What single business-related question should every young founder ask themselves tomorrow and why?
The following answers are provided by the Young Entrepreneur Council (YEC) is an invite-only organization comprised of the world’s most promising young entrepreneurs.
1. What Is That One Thing?
As a founder, you’re likely doing dozens of things at once. A good way to get yourself to focus is to ask yourself, “What is that one thing we can do to move the needle?” Then be sure to prioritize that “thing” within the company.
– Jeff Epstein, Ambassador
2. Have My Employees Signed Invention Assignment Agreements?
Investors often primarily invest in the intellectual property of a company. They will insist that anyone who has done work for the company has signed an invention assignment agreement, making it clear that the work product belongs to the company. For most startups, it’s the top legal priority.
– Doug Bend, Bend Law Group, PC
3. What’s My Exit Strategy?
It may sound odd to ask about how you’ll exit the business you’re thinking about founding, but it’s absolutely critical. It determines how you need to grow your business. If you expect to be out in five years, you’ll need to do things quite differently than if you expect to be in that business for 20 years. Begin with the end in mind so you don’t end up with no good end in sight.
– Charlie Gilkey, Productive Flourishing
4. Are We Systematizing?
In startup mode, it’s easy to go with the flow. But if you’re going to achieve consistent results, you’ll need to systematize and document your processes.
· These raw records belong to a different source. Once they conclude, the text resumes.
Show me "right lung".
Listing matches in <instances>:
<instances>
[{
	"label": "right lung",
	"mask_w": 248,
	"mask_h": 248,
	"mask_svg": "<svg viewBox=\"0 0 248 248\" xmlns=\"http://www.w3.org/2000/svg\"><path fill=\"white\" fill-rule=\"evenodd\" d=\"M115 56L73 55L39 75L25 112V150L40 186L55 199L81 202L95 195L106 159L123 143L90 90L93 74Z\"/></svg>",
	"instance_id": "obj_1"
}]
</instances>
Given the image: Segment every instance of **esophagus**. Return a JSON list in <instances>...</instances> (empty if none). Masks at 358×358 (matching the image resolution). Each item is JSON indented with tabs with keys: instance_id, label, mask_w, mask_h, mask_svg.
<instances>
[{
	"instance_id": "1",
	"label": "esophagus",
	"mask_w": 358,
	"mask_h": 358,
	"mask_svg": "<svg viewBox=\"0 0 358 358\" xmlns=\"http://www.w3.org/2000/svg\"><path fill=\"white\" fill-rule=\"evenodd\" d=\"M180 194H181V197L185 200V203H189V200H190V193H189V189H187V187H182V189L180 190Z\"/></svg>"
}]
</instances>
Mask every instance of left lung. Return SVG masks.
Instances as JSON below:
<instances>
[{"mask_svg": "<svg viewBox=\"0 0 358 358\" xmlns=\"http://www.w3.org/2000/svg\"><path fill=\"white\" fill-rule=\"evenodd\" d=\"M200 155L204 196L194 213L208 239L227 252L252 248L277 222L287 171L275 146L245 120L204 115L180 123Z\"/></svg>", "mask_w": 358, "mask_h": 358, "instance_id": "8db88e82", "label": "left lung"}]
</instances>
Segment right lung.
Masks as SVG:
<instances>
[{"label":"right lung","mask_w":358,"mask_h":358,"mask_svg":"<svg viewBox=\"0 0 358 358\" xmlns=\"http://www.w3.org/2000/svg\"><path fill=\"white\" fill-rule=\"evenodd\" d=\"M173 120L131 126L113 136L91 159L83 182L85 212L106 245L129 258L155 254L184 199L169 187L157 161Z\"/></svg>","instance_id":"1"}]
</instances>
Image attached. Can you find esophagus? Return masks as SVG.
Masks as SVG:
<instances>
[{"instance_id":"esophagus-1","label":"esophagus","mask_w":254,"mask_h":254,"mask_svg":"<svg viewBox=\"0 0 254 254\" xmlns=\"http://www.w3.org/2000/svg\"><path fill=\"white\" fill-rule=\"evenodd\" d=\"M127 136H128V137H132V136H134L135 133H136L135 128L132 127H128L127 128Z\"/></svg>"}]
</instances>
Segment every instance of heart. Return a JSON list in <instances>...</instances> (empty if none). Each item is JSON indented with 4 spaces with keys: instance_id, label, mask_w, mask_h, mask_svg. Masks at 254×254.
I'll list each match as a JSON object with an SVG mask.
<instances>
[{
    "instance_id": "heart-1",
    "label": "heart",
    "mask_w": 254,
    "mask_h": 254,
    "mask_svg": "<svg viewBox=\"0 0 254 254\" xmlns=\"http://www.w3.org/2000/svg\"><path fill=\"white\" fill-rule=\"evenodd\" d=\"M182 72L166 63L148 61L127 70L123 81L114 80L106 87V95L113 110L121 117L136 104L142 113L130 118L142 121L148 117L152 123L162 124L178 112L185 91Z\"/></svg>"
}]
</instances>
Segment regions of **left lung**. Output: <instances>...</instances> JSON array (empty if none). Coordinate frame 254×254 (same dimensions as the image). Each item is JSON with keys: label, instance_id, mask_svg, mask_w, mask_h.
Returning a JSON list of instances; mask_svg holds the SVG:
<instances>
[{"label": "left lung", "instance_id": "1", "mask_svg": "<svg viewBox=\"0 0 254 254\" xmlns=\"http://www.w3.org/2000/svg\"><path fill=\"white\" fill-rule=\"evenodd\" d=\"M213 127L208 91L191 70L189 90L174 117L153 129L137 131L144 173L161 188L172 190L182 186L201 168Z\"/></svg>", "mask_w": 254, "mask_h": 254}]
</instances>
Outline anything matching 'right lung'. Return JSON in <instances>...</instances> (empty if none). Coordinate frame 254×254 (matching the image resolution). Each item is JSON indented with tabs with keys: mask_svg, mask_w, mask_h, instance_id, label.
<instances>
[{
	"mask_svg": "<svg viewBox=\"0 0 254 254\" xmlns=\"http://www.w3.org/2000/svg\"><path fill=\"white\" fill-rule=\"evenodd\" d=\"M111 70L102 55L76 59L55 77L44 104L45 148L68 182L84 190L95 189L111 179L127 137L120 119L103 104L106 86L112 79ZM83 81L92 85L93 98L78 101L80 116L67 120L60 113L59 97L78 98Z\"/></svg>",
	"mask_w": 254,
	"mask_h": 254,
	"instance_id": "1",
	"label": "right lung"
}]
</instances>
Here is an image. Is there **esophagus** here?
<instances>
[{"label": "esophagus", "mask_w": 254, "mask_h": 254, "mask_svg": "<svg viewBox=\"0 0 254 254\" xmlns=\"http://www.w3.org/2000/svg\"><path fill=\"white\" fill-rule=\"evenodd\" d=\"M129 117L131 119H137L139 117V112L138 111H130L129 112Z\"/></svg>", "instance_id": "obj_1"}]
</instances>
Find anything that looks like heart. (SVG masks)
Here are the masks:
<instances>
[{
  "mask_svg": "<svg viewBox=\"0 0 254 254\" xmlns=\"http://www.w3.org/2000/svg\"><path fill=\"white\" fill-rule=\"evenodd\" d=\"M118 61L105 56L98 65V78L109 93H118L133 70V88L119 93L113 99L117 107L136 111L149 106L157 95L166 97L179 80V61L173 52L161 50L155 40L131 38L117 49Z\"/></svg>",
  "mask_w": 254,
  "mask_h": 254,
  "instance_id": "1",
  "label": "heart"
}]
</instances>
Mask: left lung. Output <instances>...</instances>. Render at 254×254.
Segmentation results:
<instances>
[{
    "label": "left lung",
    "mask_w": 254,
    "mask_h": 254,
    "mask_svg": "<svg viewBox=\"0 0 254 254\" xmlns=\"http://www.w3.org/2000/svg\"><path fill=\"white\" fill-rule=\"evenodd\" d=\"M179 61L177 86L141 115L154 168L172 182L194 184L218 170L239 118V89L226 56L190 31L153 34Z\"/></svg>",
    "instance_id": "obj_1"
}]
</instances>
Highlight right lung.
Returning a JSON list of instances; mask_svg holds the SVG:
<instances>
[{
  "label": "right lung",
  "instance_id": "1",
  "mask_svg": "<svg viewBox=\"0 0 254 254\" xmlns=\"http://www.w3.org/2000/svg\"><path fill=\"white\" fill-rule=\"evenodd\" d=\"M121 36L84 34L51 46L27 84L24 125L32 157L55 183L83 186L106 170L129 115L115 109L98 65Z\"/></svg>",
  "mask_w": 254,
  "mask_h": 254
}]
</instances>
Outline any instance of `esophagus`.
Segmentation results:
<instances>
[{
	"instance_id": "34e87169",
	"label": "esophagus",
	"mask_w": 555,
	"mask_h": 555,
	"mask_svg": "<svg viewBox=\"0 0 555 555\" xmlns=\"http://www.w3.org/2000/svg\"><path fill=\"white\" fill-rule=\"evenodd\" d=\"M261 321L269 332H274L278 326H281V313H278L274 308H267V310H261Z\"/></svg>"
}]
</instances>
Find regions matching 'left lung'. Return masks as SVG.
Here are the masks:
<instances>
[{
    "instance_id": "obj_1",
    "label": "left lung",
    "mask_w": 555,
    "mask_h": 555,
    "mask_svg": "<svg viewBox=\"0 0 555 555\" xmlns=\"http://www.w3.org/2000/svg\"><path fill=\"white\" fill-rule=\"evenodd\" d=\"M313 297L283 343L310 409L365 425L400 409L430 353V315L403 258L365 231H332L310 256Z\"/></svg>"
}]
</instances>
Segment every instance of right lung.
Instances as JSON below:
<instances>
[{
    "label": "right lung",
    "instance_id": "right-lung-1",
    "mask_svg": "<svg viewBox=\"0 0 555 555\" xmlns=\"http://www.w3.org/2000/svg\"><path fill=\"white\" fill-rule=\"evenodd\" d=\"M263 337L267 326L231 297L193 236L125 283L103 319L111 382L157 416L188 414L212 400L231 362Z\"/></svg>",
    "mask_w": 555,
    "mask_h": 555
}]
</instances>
Otherwise you won’t know what worked and why.
– Kelly Azevedo, She’s Got Systems
5. Am I Focussed?
The hardest thing about being an entrepreneur is maintaining focus. It is so easy to get caught up in more and more exciting ideas, from small features to entirely new products. However, if you can’t focus on achieving your mission better than anyone else, then you’ll never achieve your goals. Everything your startup does should follow a focussed mission and work towards those goals.
– James Simpson, GoldFire Studios
6. Where Do I Want to Be in 10 Years?
If you can start to visualize where you want to be ten years down the road, you can start to build backwards. You can build a straight line of tasks and projects that will guide you towards that goal. You’ll have more clarity because you’ll always be doing the tasks that lead to your long term goal. This provides great peace of mind and focus on what really matters to you.
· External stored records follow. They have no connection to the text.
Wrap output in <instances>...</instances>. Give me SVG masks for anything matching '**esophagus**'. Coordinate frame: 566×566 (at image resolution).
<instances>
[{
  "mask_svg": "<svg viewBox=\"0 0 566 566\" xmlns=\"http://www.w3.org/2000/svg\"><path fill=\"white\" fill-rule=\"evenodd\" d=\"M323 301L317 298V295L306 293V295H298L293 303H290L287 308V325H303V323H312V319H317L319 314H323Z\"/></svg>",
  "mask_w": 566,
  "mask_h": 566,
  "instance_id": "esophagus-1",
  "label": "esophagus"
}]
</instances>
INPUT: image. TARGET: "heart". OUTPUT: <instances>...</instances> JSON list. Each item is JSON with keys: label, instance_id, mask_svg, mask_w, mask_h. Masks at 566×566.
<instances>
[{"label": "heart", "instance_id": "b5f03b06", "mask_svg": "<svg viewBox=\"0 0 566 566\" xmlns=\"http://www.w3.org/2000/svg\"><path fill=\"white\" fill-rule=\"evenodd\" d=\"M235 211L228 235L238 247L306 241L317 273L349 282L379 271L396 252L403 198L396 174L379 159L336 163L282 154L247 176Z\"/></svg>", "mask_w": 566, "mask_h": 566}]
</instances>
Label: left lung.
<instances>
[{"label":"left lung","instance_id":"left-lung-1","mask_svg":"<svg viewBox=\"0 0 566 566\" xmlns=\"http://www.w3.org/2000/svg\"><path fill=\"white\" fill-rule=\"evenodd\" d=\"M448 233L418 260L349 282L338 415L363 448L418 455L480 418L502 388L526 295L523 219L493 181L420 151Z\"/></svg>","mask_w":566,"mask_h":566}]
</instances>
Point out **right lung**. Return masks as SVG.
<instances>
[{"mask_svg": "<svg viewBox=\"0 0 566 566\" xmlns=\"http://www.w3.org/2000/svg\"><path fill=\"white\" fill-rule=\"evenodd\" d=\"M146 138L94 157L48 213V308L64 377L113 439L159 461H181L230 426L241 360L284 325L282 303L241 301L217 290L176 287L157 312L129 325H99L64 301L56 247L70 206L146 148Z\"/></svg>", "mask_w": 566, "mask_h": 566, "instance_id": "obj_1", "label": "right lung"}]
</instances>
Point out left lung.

– Dave Nevogt, Hubstaff.com
7. Would My Business Survive Without Me?
If you weren’t around tomorrow, would the business survive? It’s important to build a company that is sustainable beyond your involvement. This is freeing to both you and your employees, and you will not grow as large as possible until it happens.
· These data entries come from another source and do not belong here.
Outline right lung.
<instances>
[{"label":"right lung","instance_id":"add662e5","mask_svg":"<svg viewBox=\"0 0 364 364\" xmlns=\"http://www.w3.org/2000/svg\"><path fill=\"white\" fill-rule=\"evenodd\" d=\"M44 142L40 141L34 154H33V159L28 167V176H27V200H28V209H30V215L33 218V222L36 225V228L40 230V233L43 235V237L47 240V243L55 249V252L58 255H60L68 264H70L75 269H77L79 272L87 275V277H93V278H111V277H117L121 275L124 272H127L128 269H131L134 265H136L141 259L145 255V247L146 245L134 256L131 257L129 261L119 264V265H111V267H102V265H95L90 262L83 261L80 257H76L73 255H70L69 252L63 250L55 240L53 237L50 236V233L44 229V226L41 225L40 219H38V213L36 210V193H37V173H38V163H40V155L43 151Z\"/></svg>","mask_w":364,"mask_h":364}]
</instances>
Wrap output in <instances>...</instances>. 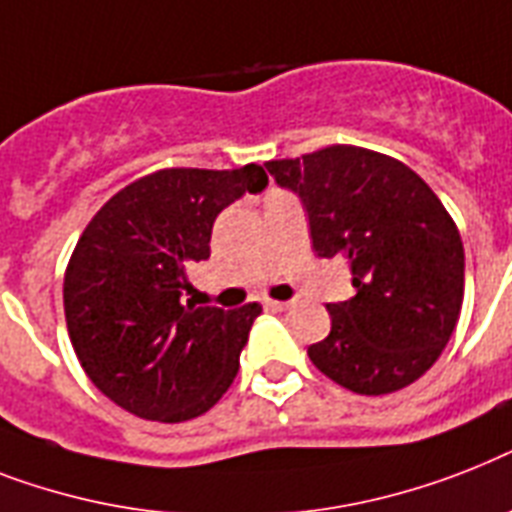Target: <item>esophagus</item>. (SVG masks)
<instances>
[{"mask_svg":"<svg viewBox=\"0 0 512 512\" xmlns=\"http://www.w3.org/2000/svg\"><path fill=\"white\" fill-rule=\"evenodd\" d=\"M267 306H272L277 312H288L290 306H293V301H267Z\"/></svg>","mask_w":512,"mask_h":512,"instance_id":"1","label":"esophagus"}]
</instances>
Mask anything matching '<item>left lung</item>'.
Wrapping results in <instances>:
<instances>
[{
  "mask_svg": "<svg viewBox=\"0 0 512 512\" xmlns=\"http://www.w3.org/2000/svg\"><path fill=\"white\" fill-rule=\"evenodd\" d=\"M296 192L320 259H349L354 298L327 304L330 335L309 359L354 394L410 386L439 359L460 317L465 251L436 192L396 158L333 145L264 163Z\"/></svg>",
  "mask_w": 512,
  "mask_h": 512,
  "instance_id": "obj_1",
  "label": "left lung"
}]
</instances>
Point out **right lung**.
<instances>
[{"instance_id":"obj_1","label":"right lung","mask_w":512,"mask_h":512,"mask_svg":"<svg viewBox=\"0 0 512 512\" xmlns=\"http://www.w3.org/2000/svg\"><path fill=\"white\" fill-rule=\"evenodd\" d=\"M267 185L256 163L163 169L94 214L65 269L63 304L73 351L110 402L137 418L182 423L232 386L261 306L224 312L182 296L187 269L211 256L216 216Z\"/></svg>"}]
</instances>
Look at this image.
– Joseph P. DeWoody, Clear Fork Royalty
8. What’s My One-Sentence Mission?
If you can’t answer this, you’re going to lose a lot of potential gains to a lack of focus.
– Sam Saxton, Salter Spiral Stair and Mylen Stairs
9. Do I Enjoy My Work?
If you are not enjoying what you’re doing, now is the time to start something else — while you are young!
– Ioannis Verdelis, Fleksy
10. Do People Need My Product/Service?
There are a shockingly high number of businesses and products we can all live without. Ask yourself if what you are creating solves a real need in the marketplace, or if it’s just a flash in the pan that people might like in the short term. Starting a business is one thing, but staying in business is quite another.
– Michael Portman, Birds Barbershop
11. What Is My Definition of Success?
It can be easy to get lost in the day-to-day operational tasks. Make sure you have a bigger picture of where your company is headed so you don’t get bogged down solving problems that might not matter in the long run.
– Elton Rivas, One Spark
12. Are My Prices High Enough?
A lot of young founders don’t realize what their products or services are worth, and they’ll never know if they don’t push the envelope a little. I’ve seen some great startups under-price themselves for years before realizing it.